(Dataset excerpts Opens)

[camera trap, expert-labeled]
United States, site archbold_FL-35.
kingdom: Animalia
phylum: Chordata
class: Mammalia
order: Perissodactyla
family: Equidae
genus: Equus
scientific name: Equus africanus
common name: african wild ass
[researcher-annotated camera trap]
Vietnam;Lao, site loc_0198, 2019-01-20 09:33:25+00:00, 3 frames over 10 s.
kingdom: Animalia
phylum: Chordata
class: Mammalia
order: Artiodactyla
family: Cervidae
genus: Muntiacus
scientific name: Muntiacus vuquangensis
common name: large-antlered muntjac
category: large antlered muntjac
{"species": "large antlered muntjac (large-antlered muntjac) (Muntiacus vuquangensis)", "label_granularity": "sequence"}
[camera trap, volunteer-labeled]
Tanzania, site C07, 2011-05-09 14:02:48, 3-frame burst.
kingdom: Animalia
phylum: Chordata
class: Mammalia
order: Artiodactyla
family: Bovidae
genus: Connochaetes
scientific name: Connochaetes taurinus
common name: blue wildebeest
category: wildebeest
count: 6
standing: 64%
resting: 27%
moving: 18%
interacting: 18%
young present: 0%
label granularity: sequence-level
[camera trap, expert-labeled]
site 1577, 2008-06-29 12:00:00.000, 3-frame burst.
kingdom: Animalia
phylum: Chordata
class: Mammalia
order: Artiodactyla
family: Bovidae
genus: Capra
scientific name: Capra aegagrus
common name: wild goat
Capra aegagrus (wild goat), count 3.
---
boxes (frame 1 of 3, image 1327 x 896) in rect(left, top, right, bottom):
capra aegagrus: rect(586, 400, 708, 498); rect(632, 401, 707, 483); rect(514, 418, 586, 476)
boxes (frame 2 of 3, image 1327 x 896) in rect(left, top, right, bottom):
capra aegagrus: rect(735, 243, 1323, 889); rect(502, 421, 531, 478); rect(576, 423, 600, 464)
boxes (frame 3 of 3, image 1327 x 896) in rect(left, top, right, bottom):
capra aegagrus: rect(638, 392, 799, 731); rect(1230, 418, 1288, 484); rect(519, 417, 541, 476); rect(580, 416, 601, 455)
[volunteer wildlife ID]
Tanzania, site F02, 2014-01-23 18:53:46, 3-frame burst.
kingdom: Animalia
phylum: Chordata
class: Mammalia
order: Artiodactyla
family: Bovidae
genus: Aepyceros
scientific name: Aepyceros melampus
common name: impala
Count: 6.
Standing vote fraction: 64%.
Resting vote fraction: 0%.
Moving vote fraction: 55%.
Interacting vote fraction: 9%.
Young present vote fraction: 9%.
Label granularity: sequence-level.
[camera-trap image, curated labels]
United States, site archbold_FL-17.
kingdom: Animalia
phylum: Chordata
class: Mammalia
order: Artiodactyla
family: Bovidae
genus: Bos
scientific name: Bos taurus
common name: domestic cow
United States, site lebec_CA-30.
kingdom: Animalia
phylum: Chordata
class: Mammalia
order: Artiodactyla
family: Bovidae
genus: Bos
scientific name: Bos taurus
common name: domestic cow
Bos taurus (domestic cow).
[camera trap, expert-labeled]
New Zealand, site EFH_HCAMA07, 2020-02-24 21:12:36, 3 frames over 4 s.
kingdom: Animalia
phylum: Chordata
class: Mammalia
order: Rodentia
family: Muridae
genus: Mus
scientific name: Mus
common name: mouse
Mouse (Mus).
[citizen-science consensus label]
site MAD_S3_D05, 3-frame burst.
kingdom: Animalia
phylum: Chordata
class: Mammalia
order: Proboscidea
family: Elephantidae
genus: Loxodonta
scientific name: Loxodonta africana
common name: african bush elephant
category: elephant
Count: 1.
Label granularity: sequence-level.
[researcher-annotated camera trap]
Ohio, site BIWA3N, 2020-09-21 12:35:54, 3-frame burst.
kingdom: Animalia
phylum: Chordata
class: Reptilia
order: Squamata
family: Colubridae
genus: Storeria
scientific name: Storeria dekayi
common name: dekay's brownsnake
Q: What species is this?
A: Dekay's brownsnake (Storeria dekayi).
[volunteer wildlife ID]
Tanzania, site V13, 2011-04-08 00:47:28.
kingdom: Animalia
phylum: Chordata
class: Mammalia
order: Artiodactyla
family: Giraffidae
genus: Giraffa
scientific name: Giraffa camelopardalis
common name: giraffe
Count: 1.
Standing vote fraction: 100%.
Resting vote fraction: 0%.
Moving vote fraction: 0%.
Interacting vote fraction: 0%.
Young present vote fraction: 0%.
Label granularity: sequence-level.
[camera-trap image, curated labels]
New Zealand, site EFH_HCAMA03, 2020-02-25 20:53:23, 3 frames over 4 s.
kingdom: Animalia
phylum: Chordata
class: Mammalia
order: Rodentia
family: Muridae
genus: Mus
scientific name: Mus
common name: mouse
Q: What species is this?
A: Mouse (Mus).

(Dataset excerpts Closes)

Task prompt.
In the records above, find the lines containing "fraction" and copy them.

Task answer.
Standing vote fraction: 64%.
Resting vote fraction: 0%.
Moving vote fraction: 55%.
Interacting vote fraction: 9%.
Young present vote fraction: 9%.
Standing vote fraction: 100%.
Resting vote fraction: 0%.
Moving vote fraction: 0%.
Interacting vote fraction: 0%.
Young present vote fraction: 0%.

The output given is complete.